I bought a pair of shoes. I wore them all day but they felt odd; they didn’t quite fit as I had hoped. When I took them off that night the problem became apparent: they were different sizes. The shop was apologetic and gave me a new pair and, as a bonus, told me to keep the others. Nice. But now I had a spare shoe for my right foot and a larger spare shoe for my left foot that would only ever be of use if, say, I got gout or puffy foot disease, or intended to enrol in clown school.
Now here’s one of those moments when you see how you and your partner approach life in curiously different ways. As I went to put the shoes in the bin, he said, with some strange confidence, “You’ll regret that. I guarantee that one day you will wish you had kept those.” Now the other half gets called many things (not least by me) but, as far as I know, “The Grand Seer of Bloomsbury” is not one of them. “Please explain,” I said.

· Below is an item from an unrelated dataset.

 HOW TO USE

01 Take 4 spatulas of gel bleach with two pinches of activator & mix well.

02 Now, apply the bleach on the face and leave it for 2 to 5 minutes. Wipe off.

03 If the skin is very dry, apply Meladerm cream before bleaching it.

“I bet you’ll lose a shoe and wish you had the spares,” he said. He can be a wise owl and, believe me, I lose a lot of things. But, so far, I have never awoken to find that an item of footwear has parted company with me on the journey home. The shoes went into the bin.
This approach to life has always divided us – and also always divided the wardrobe in rather unfair proportions: his fulsome side is replete with shirts not worn for a decade but which he claims he really needs. Or even more annoyingly, clothes that still have their tags on, which he says he is saving for a “special occasion”. Judging by the number of times that he’s ignored them on actual special occasions, I have a feeling that he’s holding out for a visit to the palace for a knighthood or the awarding of some ancient medal for oracles.

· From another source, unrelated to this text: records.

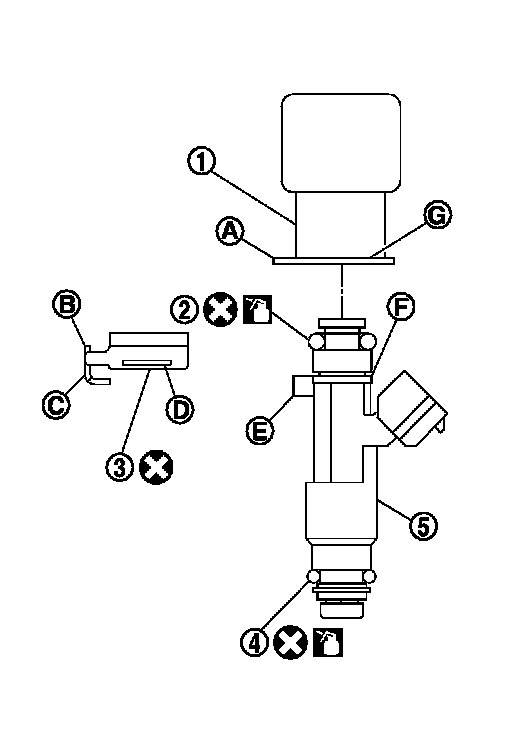 1
A
G
B
2
F
C
D
E
3
5
4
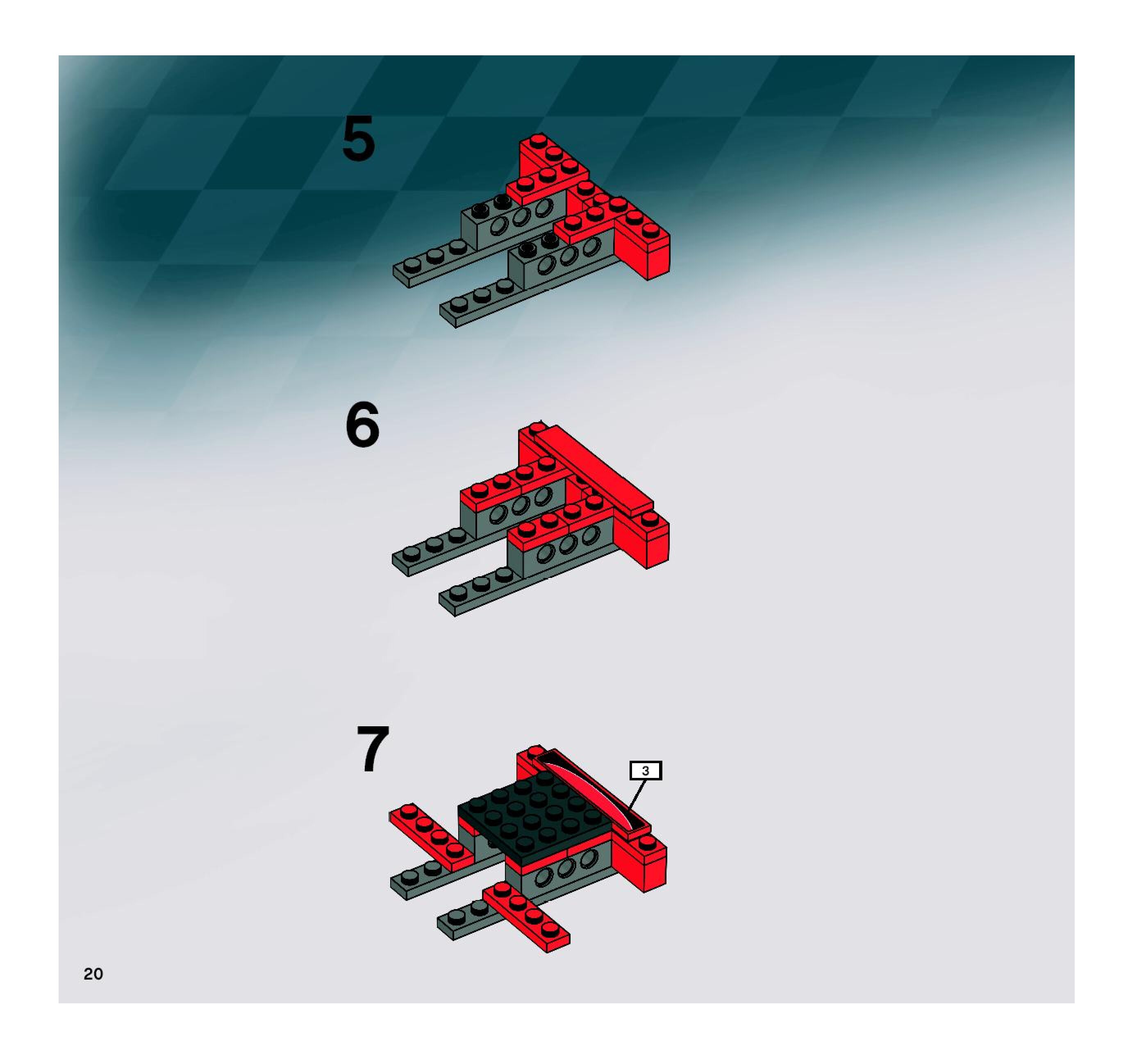 5

6

7

3

20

Every now and then I will lure him into having a clear-out. But like stumbling on a skittish – and sage – old deer in a forest, you have to approach with caution, not revealing your intentions until the very last minute in case your quarry bolts. We, (well, I) even have a name for these sessions. They are called “use it or lose it” and it’s a phrase that strikes terror into his heart.
Illustration: Mathieu De Muizon
The process goes like this. “Do you think you will ever wear these Elizabethan-style elbow-length gloves?” I ask. He will caress said object and then say with confidence, “We have to keep them. They are very good gloves. I wore them when I was in Hamlet.”
“What about this rather tired shirt?” Again, much sighing. By now he might have even had to take a seat as it’s all getting a little too much. “Well, I used to love it. But, OK, it can go.”
Sometimes I appeal to his better judgment and suggest that someone else could be in dire need of one of his 50 stripy shirts. We even make a special halfway-house section on the rail where items can hold out for another month to see whether he will “use or lose” them.
You can’t play “use it or lose it” for too long as tempers will fray like an old shirt’s cuffs. It’s also good to quickly get the outcasts into a recycling bin to ensure that no panicked retrieving takes place. We also give good stuff to Cleo, who has helped to keep the house in order for the past 15 years, and she in turn sends it to her family and friends in rural Brazil. I like to imagine that there’s a whole village dressed like the other half – perhaps one person even going about their day in long, slender gloves and hoping that a ruff is in the next clothes drop from Auntie Cleo.
Meanwhile, back in London, I’ve been keeping a close eye on the bin bags awaiting collection on Monday but if you happen to be in my neighbourhood of Bloomsbury and see a man shuffling around in two clearly different-sized shoes, you’ll know that I have failed.